Exercise brief:
Set every entry below down once more, exactly as it stands, without images.

Data records:
━━━━━━━━━━━━━━━━━━━━
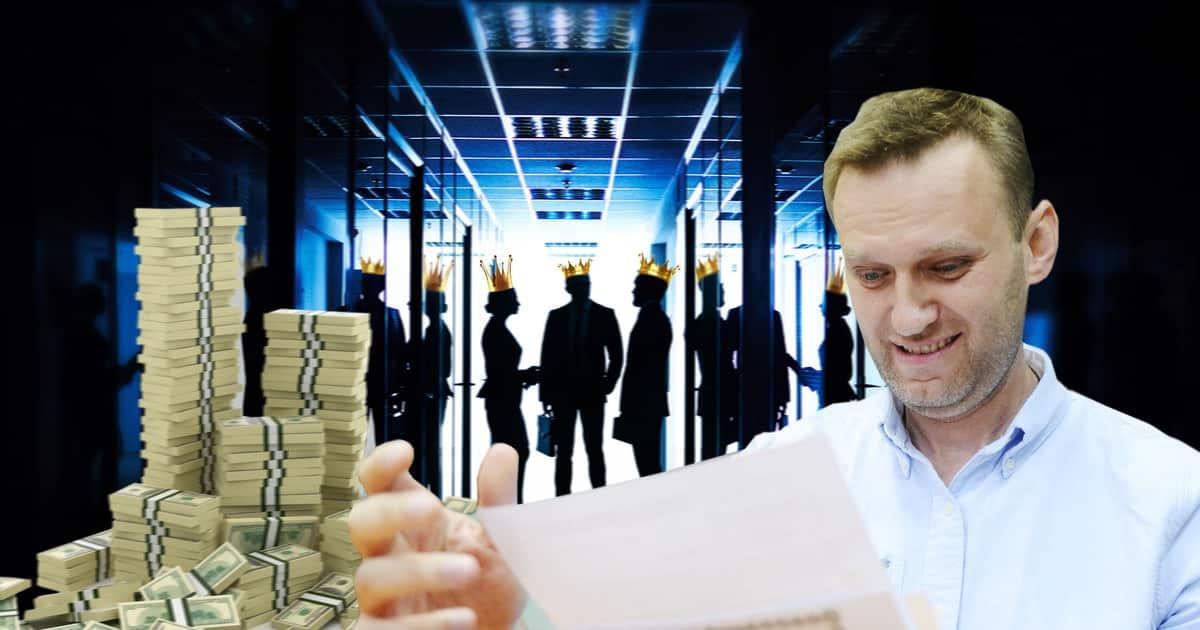 Фонд Навального обвинили в отмывании денег и уклонении от уплаты налогов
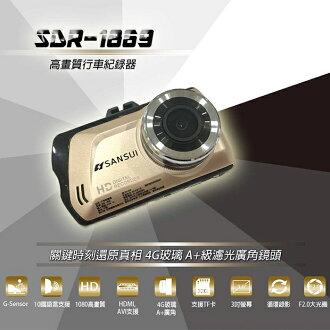 【SANSUI 山水】SDR-1869 廣角行車記錄器/高畫質/3吋螢幕/支援TF卡/140度廣角/F2.0大光圈/循環錄影/4G玻璃A+級廣角鏡頭汽車/1080P/10國語言支援/HDMI/行車紀錄器/TIS購物館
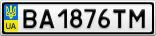 Номерной знак - BA1876TM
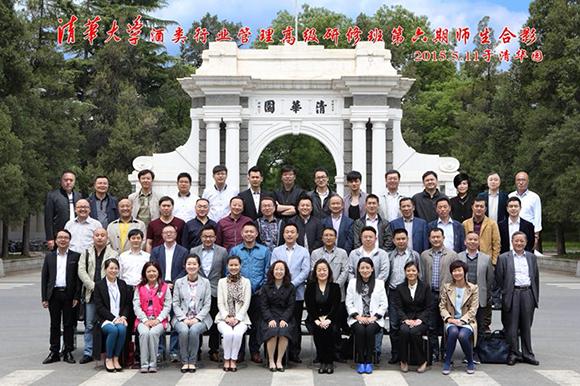 清华大学酒业班六期师生合影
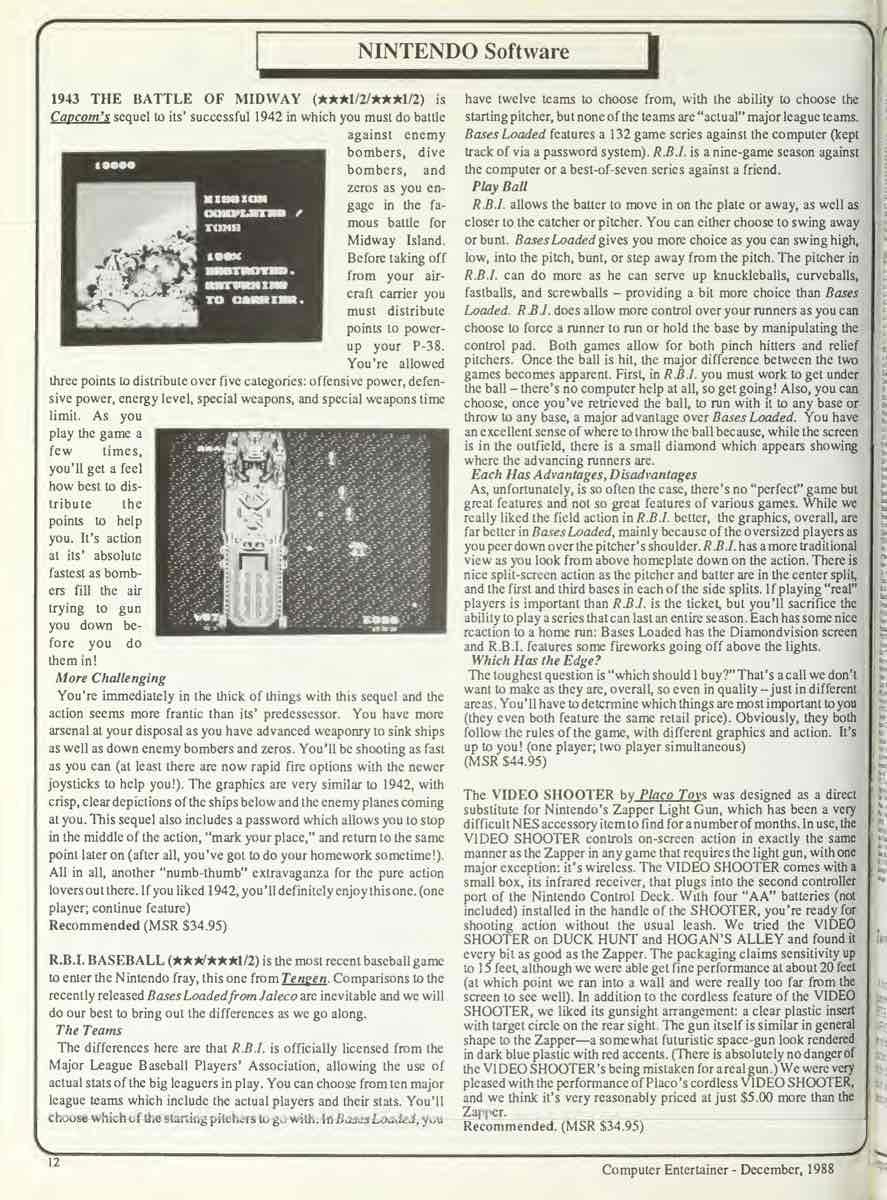 Computer Entertainer | December 1988 p12
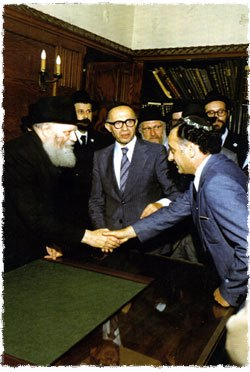 The Rebbe greets Yehuda Avner during his audience with Prime Minister Begin. (Photo courtesy of Yehuda Avner)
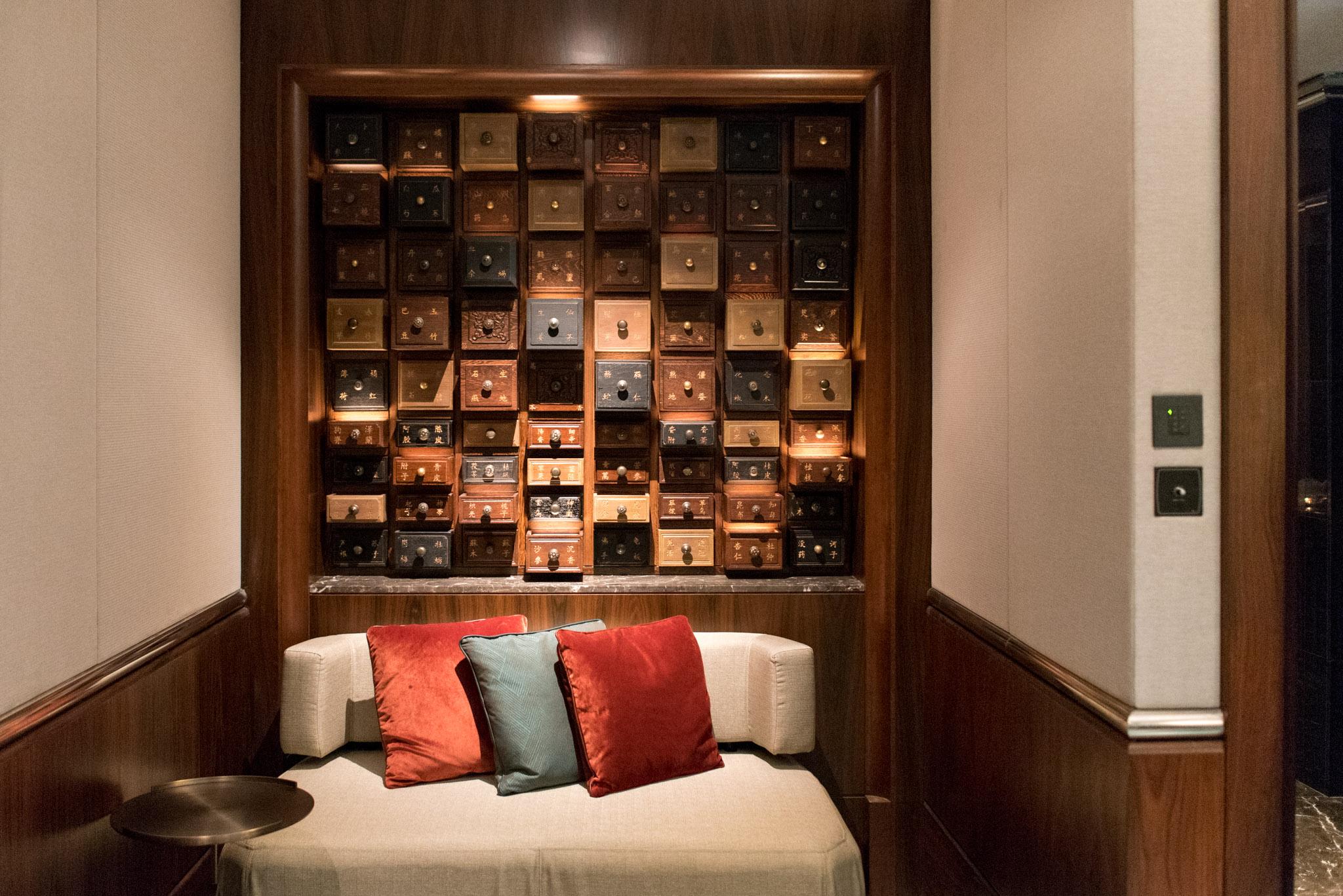 Private Dining Room     Jiang-Nan Chun - Four Seasons Hotel Singapore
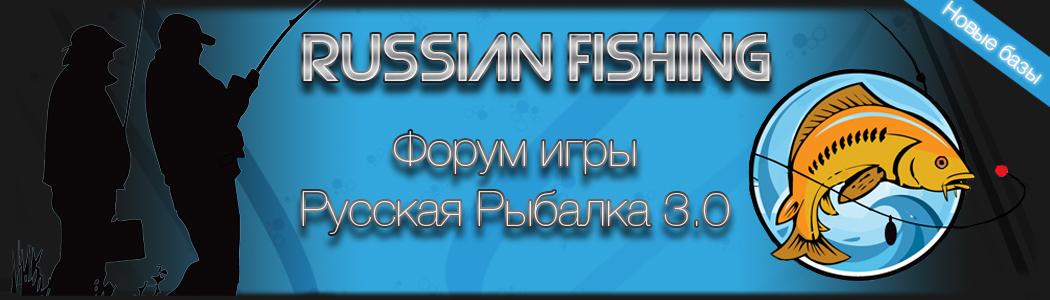 Русская Рыбалка 3.0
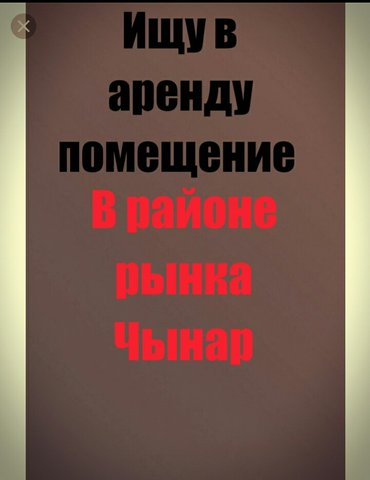 СНИМУ ПОМЕЩЕНИЕ ПОД МЕБЕЛЬНЫЙ МАГАЗИН. в Лебединовка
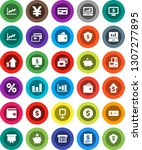 white solid icon set ... | Shutterstock .eps vector #1307277895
━━━━━━━━━━━━━━━━━━━━
Task result:
 Фонд Навального обвинили в отмывании денег и уклонении от уплаты налогов
 【SANSUI 山水】SDR-1869 廣角行車記錄器/高畫質/3吋螢幕/支援TF卡/140度廣角/F2.0大光圈/循環錄影/4G玻璃A+級廣角鏡頭汽車/1080P/10國語言支援/HDMI/行車紀錄器/TIS購物館
 Номерной знак - BA1876TM
 清华大学酒业班六期师生合影
 Computer Entertainer | December 1988 p12
 The Rebbe greets Yehuda Avner during his audience with Prime Minister Begin. (Photo courtesy of Yehuda Avner)
 Private Dining Room     Jiang-Nan Chun - Four Seasons Hotel Singapore
 Русская Рыбалка 3.0
 СНИМУ ПОМЕЩЕНИЕ ПОД МЕБЕЛЬНЫЙ МАГАЗИН. в Лебединовка
 white solid icon set ... | Shutterstock .eps vector #1307277895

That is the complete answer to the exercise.